Comparison with Other Models

It is of interest to compare BSFT with the short-time Gaussianization approach proposed in Xiang et al. [387] because both methods transform distorted features in the feature space and their transformation parameters are estimated by the EM algorithm. In short-time Gaussianization, a linear, global transformation matrix is estimated by the EM algorithm using the training data of all background speakers. The global transformation aims to decor-relate the features so that channel variations can be suppressed. The short-time Gaussianization achieves an EER of 10.84% in the NIST 2001 evaluation set [387], whereas BSFT achieves an EER of 9.26%,[9] which represents an error reduction of 14.58%. The minimum decision cost of BSFT is also lower than that of short-time Gaussianization (0.0428 versus 0.0440).

[9] Because Xiang et al. [387] did not use Znorm, their results should be compared with the one without Znorm here.

Computation Consideration

It can be argued that the inferior performance of short-time Gaussianization is due to the nonadaptive nature of its transformation parameters. However, the adaptive nature of BSFT comes with a computational price: different transformation parameters must be computed for each speaker in every verification session. Therefore, it is vital to have a cost-effective computation approach for BSFT. Note that the computation complexity of estimating BSFT parameters grows with the amount of adaptation data (i.e., the value of T in Eq. 9.5.1) and the number of mixture components in the GMMs (i.e., the value of M). To reduce computation time, M should be significantly smaller than N, the number of components in the full size speaker and background models. This is particularly important for the computation of BSFT parameters during the verification phase because the computation time of this phase is a significant part of the overall verification time. The evaluations suggest that a good tradeoff between performance and computation complexity can be achieved by using a suitable value of M.

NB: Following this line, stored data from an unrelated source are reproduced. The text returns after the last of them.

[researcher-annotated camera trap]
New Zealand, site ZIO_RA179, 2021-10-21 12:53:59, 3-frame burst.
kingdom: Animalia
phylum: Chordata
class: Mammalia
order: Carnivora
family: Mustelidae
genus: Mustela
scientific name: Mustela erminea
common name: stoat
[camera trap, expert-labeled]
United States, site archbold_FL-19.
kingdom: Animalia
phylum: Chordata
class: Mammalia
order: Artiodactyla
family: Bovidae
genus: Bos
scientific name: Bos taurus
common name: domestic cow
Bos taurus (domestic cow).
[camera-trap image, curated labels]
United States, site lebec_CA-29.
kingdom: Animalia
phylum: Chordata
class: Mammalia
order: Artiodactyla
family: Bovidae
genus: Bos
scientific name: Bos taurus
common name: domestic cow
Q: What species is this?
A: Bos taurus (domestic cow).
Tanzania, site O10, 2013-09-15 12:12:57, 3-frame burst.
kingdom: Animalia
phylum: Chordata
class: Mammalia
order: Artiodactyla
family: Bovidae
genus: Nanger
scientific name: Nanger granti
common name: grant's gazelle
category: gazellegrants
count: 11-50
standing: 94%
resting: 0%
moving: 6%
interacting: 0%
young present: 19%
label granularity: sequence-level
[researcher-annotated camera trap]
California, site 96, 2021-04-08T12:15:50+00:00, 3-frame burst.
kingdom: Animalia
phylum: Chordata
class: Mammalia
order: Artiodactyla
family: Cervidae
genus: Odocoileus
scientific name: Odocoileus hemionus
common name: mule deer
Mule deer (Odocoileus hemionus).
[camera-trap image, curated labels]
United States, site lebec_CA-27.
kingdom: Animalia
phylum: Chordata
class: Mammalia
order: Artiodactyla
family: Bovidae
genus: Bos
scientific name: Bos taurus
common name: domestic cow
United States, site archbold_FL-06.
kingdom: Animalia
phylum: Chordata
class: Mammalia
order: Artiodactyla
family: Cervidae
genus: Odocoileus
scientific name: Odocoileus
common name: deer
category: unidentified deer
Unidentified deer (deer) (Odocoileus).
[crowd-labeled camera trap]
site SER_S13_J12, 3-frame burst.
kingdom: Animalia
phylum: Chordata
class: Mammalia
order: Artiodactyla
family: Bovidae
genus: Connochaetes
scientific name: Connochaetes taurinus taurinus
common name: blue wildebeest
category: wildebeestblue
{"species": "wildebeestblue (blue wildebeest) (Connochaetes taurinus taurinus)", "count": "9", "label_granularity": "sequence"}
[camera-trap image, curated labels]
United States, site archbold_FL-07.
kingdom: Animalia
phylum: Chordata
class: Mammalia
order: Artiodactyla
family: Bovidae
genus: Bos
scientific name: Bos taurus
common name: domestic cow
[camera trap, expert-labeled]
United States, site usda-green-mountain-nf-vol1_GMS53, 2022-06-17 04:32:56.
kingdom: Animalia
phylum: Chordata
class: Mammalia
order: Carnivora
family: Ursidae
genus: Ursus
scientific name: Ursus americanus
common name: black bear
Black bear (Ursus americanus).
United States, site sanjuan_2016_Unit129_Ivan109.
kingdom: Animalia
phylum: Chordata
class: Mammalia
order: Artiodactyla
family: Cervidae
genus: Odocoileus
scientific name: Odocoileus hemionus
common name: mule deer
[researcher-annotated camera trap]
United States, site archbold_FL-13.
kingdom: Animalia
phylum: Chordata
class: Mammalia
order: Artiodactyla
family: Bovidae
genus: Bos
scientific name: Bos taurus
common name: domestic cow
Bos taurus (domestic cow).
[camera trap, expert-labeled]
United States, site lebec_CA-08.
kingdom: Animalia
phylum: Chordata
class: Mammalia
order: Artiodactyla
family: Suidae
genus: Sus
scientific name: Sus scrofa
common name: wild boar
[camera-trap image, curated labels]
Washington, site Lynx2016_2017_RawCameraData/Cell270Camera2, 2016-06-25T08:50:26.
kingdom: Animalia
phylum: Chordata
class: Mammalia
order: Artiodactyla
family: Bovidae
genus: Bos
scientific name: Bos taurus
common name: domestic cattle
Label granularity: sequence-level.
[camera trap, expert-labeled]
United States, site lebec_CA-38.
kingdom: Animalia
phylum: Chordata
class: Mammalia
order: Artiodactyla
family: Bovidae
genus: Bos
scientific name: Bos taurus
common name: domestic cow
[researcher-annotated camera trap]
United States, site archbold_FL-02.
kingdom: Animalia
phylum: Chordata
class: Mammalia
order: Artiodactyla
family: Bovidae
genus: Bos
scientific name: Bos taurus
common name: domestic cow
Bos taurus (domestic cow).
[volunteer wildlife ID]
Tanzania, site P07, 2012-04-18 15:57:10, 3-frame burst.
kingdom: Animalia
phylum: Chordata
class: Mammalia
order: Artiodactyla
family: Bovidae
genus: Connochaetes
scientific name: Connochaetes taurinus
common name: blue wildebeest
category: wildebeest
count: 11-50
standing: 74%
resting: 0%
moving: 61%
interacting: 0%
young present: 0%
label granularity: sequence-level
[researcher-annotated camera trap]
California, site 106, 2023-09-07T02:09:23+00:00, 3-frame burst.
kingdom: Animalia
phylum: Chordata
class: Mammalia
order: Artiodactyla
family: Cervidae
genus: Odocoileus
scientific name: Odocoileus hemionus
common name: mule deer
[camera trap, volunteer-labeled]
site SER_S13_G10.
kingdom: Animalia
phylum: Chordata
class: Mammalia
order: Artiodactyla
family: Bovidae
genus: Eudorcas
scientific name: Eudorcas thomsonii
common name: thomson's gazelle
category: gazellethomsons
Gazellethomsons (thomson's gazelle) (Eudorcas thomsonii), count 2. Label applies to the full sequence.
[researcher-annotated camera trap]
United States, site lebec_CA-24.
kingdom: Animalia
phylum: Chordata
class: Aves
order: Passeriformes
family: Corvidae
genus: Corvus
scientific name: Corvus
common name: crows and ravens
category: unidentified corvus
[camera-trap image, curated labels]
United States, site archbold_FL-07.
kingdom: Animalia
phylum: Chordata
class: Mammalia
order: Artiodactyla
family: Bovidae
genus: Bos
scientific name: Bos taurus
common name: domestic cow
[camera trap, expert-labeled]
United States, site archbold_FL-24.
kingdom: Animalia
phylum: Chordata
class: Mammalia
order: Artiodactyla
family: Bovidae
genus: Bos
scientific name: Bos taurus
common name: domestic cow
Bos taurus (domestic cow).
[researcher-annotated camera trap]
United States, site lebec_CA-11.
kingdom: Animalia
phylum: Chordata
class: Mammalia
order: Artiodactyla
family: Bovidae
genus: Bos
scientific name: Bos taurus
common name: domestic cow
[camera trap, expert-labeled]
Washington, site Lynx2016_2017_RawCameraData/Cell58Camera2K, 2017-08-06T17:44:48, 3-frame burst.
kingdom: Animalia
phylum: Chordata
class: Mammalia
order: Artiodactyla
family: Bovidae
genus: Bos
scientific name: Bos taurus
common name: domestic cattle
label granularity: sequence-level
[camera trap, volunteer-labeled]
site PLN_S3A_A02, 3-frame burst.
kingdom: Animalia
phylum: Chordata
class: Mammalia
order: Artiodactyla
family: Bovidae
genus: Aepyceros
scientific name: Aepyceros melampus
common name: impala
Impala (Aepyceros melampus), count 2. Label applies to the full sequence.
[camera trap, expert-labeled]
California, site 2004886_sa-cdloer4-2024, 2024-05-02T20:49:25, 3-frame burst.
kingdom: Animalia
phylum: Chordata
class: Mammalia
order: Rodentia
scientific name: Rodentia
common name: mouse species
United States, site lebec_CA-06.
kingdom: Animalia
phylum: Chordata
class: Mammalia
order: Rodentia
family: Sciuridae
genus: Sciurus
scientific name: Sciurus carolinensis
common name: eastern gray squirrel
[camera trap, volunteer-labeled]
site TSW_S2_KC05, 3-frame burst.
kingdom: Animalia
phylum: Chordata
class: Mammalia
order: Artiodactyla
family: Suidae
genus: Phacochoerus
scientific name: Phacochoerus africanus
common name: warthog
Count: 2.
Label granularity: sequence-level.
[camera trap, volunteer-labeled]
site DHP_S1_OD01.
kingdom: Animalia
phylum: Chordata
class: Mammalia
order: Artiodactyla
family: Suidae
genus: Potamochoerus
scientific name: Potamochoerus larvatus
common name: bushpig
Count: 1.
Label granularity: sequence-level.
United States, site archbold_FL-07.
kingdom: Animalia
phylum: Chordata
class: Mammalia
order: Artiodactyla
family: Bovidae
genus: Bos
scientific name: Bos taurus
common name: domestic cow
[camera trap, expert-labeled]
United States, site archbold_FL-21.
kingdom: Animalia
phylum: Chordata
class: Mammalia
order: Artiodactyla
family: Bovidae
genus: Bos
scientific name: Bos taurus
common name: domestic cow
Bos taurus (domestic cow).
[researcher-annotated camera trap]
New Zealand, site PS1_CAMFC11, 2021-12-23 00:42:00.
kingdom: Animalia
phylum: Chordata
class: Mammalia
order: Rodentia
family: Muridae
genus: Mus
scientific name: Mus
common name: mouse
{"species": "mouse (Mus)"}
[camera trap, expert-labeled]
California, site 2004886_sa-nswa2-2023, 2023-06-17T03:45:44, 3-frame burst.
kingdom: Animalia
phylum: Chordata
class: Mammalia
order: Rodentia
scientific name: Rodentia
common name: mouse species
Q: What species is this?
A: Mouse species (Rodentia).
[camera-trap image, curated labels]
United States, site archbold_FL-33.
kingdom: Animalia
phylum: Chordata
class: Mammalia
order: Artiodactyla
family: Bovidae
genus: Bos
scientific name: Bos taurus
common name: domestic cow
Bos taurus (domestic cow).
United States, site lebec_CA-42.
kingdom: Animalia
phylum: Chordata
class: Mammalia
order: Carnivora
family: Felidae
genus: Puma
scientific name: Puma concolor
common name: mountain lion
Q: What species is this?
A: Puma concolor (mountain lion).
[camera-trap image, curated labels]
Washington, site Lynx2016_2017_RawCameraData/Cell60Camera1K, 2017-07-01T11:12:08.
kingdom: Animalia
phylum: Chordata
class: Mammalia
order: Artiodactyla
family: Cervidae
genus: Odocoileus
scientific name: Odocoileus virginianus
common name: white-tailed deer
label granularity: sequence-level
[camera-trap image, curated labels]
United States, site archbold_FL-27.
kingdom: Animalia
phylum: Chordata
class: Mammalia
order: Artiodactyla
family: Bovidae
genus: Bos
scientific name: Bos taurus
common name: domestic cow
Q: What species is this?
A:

9.5.2. Integration of Blind and Supervised Compensation

The blind compensation method discussed before is designed to handle handsets that are unknown to the speaker verification system. However, estimating BSFT parameters online requires additional computation during the verification phase. One possible solution to reducing computation without scarifying the advantages of blind compensation is to precompute the transformation parameters of some commonly used handsets and store them in a handset database; during verification, the most appropriate transformation parameters are selected from the database if the handset being used is detected to be one of the a priori known models. In this case, the supervised compensation approach discussed in Section 9.4.2 can be adopted. This paves the way for an integrated approach, combining blind and supervised compensation techniques. Figure 9.26 illustrates how blind and supervised compensation can be integrated into a speaker verification system. This integrated approach can enjoy the best of two worlds: (1) whenever a known handset is detected, precomputed transformation parameters can be used; and (2) should the handset being used be unknown to the system, the system can compute the transformation parameters online using blind or unsupervised techniques.

Figure 9.26. Integration of blind and supervised compensation methods.